Task list
[a] Answer these questions from the passage on selective moral outrage, marking each answer (i), (ii) or (iii) to match:
(i) What do women who secure court-ordered maintenance frequently find themselves navigating?
(ii) What term does Malaysia not systematically use to classify gender-related killings of women?
(iii) Which criminal acts does the passage say warrant moral clarity and legal accountability?
[b] Can you sum up the passage on selective moral outrage in two sentences?
[c] Extend the passage on selective moral outrage, picking up after its final sentence.
## begin Supplied text
Still, systemic corruption is rarely described in sweeping moral language, despite its measurable national harm.
Women who secure court-ordered maintenance frequently find themselves navigating years of enforcement proceedings while raising children alone. Legal recognition without enforcement offers little relief. Economic abandonment destabilises families and entrenches inequality.
Yet such conduct does not provoke the same urgency of moral condemnation.
Gender-related killings of women occur in patterns that Malaysia does not systematically classify as femicide. Without consistent recognition, prevention remains fragmented. The readiness to name identities as deviant stands in sharp contrast to the hesitation to name structural violence against women.
Selective moral outrage
These contrasts reveal a troubling imbalance. In a constitutional democracy, the distinction between identity and conduct is fundamental. Criminal acts such as rape, corruption, violence and abandonment warrant moral clarity and legal accountability. Identity does not.
## end Supplied text
## begin Information shown
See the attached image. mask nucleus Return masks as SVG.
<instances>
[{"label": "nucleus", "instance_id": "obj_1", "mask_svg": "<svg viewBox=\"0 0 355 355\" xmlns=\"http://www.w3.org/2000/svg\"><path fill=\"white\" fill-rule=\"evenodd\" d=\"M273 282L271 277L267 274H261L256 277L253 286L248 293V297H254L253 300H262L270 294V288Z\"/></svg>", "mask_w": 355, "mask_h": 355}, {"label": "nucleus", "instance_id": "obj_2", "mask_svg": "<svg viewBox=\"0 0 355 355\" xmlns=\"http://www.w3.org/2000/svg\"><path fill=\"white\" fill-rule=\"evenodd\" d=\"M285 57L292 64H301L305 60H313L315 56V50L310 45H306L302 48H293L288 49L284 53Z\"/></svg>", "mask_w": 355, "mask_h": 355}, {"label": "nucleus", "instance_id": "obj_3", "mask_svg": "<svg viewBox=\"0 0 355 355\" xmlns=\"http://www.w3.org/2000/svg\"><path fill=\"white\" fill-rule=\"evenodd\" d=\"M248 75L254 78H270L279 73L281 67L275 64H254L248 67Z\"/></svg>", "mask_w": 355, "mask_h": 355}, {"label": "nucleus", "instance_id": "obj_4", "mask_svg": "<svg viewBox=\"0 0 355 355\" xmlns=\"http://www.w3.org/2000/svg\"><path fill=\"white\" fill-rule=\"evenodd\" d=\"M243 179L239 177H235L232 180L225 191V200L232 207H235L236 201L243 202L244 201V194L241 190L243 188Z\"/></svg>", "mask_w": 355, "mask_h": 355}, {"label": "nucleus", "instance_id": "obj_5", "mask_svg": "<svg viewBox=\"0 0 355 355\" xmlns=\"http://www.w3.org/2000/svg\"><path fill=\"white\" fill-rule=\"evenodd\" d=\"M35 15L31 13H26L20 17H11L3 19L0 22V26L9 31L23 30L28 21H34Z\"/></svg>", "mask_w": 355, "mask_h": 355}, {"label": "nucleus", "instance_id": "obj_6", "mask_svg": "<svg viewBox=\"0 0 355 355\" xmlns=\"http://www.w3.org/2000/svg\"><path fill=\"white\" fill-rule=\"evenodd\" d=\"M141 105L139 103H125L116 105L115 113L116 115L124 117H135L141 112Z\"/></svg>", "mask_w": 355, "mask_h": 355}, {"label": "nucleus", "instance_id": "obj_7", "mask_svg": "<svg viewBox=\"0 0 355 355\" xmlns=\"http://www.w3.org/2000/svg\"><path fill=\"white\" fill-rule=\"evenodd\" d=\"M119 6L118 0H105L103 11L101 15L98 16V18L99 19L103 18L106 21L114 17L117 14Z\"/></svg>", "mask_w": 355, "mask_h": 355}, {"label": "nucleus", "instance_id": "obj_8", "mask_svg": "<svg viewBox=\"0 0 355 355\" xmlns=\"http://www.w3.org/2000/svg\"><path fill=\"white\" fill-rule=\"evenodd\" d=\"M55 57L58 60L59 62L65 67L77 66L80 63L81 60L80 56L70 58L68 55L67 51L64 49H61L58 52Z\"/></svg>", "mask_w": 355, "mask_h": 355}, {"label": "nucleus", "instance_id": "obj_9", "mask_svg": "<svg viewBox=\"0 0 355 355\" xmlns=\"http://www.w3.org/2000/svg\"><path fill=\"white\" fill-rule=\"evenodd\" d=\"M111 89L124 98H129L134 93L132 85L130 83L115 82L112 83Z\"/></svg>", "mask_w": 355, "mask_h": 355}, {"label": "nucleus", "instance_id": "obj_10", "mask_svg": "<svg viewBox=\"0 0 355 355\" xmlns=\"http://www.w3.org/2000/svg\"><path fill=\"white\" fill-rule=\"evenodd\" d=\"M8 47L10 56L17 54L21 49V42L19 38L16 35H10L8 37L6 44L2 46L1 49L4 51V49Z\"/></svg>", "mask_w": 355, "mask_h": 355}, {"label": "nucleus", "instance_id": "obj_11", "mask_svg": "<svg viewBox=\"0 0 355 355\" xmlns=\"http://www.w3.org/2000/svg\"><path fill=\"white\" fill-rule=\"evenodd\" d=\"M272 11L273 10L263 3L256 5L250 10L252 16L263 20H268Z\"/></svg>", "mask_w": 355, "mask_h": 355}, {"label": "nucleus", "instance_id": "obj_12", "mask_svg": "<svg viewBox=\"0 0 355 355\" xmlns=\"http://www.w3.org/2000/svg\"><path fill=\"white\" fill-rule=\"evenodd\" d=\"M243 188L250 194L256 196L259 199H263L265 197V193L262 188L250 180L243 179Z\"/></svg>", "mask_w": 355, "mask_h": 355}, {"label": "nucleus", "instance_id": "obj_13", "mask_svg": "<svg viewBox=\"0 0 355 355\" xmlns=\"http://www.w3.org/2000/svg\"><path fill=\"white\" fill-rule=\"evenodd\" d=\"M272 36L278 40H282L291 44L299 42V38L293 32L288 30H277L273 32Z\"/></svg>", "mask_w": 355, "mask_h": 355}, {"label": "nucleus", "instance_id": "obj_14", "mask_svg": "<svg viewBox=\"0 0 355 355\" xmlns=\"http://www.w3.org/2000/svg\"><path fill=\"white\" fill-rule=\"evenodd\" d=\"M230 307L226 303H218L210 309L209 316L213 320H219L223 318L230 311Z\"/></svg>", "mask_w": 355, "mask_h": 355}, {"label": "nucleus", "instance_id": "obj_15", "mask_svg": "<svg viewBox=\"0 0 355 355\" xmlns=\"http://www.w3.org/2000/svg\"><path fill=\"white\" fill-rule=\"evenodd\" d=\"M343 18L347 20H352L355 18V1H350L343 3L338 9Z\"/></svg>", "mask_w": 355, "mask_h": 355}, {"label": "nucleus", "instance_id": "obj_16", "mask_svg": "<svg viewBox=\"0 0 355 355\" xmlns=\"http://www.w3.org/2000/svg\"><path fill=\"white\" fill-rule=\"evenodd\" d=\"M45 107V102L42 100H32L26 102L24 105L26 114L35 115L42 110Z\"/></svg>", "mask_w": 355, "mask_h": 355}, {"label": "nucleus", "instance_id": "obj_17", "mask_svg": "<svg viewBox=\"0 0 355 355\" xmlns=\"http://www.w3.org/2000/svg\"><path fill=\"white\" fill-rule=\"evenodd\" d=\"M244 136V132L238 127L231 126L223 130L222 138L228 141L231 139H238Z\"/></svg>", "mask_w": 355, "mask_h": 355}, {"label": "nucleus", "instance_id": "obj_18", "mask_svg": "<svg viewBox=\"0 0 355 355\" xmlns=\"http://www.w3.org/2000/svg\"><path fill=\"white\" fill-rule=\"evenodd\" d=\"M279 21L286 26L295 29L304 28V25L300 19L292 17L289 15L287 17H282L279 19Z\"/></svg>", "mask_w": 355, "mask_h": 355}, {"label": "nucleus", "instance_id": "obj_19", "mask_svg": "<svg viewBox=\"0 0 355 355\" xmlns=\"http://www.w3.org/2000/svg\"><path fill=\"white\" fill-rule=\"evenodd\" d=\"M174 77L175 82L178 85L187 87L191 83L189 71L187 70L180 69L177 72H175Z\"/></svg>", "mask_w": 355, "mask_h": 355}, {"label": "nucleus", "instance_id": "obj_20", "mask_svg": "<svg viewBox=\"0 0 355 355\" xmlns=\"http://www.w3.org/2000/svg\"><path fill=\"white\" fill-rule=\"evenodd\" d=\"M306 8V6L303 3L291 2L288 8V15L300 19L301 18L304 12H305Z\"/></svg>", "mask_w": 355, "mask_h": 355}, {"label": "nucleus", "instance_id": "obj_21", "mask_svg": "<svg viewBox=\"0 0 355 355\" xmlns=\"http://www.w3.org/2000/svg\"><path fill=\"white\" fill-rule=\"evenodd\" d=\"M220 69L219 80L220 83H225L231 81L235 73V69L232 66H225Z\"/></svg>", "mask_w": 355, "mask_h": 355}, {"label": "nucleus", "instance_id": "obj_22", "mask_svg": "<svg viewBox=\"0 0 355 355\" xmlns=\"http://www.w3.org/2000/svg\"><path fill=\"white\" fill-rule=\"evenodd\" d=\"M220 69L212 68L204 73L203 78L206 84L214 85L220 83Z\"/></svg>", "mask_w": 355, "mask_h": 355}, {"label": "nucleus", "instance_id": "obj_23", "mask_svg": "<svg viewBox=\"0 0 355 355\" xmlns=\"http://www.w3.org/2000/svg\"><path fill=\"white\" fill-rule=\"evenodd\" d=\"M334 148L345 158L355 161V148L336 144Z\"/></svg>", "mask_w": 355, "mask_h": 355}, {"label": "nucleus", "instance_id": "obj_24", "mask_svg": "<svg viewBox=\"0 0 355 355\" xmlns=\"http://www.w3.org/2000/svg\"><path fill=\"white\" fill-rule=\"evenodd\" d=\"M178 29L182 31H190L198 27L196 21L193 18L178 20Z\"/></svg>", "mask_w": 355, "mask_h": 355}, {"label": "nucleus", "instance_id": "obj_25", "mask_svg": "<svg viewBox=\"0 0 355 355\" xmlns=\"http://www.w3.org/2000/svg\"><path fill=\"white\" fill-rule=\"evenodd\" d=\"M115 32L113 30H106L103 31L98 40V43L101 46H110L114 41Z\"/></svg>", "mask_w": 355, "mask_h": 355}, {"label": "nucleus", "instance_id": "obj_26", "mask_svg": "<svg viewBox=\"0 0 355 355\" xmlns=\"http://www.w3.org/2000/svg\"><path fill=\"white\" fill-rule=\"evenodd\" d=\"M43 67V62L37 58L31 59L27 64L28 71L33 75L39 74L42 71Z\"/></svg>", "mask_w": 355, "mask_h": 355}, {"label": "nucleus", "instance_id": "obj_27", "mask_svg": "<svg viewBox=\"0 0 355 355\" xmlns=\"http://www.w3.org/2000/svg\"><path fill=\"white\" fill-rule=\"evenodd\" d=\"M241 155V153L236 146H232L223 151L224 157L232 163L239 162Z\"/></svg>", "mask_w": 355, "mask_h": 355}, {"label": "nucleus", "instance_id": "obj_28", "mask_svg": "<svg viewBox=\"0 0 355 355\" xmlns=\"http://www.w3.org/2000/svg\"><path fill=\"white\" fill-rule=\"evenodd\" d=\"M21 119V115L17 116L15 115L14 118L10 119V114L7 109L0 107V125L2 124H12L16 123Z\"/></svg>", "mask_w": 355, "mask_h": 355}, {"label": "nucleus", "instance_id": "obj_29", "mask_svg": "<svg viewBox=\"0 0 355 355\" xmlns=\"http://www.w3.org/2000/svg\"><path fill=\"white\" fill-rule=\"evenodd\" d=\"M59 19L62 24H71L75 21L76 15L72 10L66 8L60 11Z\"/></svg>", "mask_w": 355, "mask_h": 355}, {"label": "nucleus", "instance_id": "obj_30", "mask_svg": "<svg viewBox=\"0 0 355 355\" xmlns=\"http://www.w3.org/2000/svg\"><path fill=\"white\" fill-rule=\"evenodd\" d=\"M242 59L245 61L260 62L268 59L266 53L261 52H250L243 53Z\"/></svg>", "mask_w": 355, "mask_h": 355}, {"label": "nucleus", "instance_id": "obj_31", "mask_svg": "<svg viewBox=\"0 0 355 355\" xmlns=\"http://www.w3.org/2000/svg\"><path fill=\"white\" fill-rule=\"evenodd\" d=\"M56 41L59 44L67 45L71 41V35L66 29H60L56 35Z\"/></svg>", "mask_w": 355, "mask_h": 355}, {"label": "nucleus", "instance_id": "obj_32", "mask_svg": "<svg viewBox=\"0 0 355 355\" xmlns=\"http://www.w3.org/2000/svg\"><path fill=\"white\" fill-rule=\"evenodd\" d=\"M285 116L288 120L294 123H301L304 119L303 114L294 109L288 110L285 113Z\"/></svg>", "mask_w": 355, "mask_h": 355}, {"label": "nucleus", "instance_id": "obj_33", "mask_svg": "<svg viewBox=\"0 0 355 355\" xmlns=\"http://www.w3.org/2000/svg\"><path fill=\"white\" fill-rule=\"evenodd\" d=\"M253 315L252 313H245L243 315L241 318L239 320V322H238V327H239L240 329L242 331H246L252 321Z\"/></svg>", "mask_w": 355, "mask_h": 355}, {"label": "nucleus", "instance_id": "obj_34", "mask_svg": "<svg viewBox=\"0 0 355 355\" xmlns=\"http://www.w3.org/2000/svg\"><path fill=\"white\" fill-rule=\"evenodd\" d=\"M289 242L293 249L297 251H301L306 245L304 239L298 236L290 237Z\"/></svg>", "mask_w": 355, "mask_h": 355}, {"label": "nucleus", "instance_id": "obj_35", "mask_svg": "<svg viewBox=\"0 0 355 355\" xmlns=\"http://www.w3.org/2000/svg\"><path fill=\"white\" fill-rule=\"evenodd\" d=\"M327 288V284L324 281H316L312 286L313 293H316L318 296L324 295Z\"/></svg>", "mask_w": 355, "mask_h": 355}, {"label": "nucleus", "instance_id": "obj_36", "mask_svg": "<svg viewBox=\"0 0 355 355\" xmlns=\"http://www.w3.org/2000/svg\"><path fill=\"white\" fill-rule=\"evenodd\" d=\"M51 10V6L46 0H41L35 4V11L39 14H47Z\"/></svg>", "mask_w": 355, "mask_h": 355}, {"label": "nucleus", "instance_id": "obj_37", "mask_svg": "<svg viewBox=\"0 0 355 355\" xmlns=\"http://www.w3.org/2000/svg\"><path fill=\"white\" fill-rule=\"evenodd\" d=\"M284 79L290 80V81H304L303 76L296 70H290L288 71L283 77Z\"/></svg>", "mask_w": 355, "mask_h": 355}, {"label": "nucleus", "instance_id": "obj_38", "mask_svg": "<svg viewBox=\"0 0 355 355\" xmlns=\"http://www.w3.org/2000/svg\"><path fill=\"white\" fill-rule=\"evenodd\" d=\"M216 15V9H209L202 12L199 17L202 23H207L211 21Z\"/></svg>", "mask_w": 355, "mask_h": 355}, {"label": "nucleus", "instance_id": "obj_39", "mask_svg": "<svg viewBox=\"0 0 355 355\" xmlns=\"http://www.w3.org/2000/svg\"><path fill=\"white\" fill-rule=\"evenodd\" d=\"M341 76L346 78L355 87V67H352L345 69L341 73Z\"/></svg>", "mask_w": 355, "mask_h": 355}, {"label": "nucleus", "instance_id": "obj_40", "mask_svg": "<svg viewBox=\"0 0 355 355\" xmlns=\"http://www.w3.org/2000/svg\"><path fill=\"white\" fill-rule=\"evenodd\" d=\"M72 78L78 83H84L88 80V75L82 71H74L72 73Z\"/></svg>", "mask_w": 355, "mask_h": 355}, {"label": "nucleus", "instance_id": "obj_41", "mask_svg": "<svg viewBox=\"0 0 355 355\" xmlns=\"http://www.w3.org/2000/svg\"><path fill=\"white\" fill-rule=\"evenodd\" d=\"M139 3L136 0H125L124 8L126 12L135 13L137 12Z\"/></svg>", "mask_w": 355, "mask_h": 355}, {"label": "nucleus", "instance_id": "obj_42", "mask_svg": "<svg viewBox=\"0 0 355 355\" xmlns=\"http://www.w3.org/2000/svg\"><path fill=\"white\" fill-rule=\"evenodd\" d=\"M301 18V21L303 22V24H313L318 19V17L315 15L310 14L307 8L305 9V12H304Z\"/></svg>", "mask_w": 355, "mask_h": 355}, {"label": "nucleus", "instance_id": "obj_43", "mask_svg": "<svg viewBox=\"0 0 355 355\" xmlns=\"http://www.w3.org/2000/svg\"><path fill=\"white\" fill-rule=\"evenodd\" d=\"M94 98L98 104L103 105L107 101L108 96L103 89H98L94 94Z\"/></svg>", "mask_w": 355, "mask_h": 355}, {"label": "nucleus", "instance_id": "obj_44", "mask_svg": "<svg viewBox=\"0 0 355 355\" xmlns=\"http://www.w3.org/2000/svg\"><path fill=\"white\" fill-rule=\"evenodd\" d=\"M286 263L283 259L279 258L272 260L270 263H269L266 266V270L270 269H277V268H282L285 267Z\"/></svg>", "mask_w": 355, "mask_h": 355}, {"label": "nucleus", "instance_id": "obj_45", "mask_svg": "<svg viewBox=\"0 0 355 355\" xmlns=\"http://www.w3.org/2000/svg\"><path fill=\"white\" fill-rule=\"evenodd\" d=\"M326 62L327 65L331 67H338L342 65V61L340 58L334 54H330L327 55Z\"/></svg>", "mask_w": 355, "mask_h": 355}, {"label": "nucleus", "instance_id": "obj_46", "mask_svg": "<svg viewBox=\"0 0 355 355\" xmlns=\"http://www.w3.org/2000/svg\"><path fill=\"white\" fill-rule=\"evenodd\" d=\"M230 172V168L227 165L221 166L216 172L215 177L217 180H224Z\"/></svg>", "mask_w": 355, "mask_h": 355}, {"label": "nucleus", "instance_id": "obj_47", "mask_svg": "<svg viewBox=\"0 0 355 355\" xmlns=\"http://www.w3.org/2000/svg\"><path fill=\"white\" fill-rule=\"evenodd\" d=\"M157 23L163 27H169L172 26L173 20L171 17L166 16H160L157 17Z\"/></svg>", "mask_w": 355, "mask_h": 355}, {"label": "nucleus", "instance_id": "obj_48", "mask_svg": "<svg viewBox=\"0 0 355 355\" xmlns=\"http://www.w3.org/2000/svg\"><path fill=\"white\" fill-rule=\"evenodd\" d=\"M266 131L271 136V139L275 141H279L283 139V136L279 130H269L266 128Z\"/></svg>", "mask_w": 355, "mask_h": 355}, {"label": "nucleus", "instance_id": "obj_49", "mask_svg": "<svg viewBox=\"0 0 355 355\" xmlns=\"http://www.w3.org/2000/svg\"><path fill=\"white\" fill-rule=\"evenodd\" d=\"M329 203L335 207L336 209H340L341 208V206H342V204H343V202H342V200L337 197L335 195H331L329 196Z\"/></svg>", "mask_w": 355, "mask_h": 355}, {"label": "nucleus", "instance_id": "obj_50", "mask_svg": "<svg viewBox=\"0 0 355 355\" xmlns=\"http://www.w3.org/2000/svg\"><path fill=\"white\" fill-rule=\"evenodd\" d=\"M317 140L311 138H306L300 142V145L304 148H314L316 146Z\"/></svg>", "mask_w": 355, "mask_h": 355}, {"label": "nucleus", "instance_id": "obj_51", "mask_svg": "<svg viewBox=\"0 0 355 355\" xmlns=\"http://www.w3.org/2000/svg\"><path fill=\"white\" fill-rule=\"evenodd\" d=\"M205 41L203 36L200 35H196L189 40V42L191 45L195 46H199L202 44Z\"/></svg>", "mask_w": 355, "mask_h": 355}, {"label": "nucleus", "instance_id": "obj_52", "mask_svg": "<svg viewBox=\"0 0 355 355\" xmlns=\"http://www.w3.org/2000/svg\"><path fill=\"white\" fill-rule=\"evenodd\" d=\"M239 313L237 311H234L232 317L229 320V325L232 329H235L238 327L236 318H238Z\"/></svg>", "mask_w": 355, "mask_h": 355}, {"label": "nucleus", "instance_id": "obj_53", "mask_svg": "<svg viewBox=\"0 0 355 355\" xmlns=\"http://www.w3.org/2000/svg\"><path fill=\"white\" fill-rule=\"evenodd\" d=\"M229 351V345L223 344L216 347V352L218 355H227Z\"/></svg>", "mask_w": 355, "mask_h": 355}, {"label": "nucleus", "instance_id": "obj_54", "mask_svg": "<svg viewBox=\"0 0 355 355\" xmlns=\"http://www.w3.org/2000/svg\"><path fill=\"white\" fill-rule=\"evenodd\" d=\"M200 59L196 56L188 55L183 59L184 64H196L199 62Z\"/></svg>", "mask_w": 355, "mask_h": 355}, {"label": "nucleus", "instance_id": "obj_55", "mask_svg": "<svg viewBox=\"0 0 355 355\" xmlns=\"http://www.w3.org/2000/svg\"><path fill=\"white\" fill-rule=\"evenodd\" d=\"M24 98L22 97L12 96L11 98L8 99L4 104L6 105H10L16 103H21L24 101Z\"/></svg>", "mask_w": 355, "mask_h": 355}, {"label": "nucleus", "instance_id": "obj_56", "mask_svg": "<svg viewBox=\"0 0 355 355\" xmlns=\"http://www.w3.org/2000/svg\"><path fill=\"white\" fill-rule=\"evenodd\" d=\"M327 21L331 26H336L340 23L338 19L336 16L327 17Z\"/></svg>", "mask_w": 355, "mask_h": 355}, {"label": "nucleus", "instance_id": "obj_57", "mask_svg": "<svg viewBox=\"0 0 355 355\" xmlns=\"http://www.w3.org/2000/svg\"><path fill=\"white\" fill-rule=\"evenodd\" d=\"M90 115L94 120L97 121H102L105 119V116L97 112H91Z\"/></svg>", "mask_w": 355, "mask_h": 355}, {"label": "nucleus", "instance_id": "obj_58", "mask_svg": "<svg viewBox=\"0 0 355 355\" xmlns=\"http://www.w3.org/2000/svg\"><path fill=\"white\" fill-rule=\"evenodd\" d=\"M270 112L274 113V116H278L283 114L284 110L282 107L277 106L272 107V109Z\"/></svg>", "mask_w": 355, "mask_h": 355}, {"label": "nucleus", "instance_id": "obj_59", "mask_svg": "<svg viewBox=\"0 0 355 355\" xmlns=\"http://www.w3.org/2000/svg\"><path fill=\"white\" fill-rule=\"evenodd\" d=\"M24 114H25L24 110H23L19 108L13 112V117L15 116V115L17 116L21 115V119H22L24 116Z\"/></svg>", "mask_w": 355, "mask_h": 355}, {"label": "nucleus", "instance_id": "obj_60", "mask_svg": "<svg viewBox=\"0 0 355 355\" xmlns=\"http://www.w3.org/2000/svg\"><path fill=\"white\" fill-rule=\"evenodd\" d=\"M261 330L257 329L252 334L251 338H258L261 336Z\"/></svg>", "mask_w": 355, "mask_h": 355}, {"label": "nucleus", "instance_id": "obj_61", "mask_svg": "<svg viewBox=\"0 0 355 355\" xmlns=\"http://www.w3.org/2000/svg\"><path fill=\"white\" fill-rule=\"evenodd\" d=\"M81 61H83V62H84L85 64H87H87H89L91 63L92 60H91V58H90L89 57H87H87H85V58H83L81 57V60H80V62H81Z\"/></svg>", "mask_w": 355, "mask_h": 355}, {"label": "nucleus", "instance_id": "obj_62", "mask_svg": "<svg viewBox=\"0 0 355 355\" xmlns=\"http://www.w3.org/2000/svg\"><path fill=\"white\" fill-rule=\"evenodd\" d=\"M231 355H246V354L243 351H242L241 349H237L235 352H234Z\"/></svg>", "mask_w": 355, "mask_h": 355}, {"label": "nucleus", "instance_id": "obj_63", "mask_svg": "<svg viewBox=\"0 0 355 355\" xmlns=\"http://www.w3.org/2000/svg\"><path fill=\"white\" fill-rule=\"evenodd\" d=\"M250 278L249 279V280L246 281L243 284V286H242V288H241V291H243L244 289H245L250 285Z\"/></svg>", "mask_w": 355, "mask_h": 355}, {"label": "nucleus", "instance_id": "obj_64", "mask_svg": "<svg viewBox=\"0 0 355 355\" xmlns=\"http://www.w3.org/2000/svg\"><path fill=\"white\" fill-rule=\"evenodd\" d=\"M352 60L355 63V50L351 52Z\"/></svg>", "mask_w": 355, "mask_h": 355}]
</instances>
## end Information shown
## begin Information shown
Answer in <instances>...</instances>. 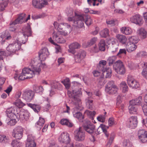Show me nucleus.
## end Information shown
Answer set
[a]
(i) Years of enforcement proceedings while raising children alone.
(ii) Femicide.
(iii) Rape, corruption, violence and abandonment.

[b] The passage contrasts the readiness to name identities as deviant with the lack of moral urgency around systemic corruption, the years-long enforcement of court-ordered maintenance, and gender-related killings of women that Malaysia does not systematically classify as femicide. It argues that in a constitutional democracy criminal acts such as rape, corruption, violence and abandonment warrant moral clarity and legal accountability, while identity does not.

[c]
When the state reserves its strongest moral language for who people are rather than for harm that can be measured, prevented and prosecuted, governance shifts from protection to performance.
Article 8 does not promise equality only to those who conform to prevailing norms. It promises equal protection to all persons. Constitutional democracy is tested not when rights are comfortable, but when they are contested.
Selective moral outrage weakens institutional credibility. It suggests that labelling is easier than reform, and that symbolism is easier than enforcement.
Corruption erodes equality before the law. Weak enforcement of maintenance orders erodes equality before the law. Gaps in addressing sexual violence erode equality before the law. Failure to systematically confront gender-related killings erodes equality before the law.

Renaming communities does not strengthen governance. It does not reduce violence. It does not restore stolen public funds. It does not ensure that children are supported. It does not make women safer in their homes.
It does, however, make exclusion visible.
A government that seeks moral authority must demonstrate it through consistent protection of the vulnerable and unwavering commitment to accountability. Moral language untethered from structural reform risks becoming an instrument of division rather than a guide to justice.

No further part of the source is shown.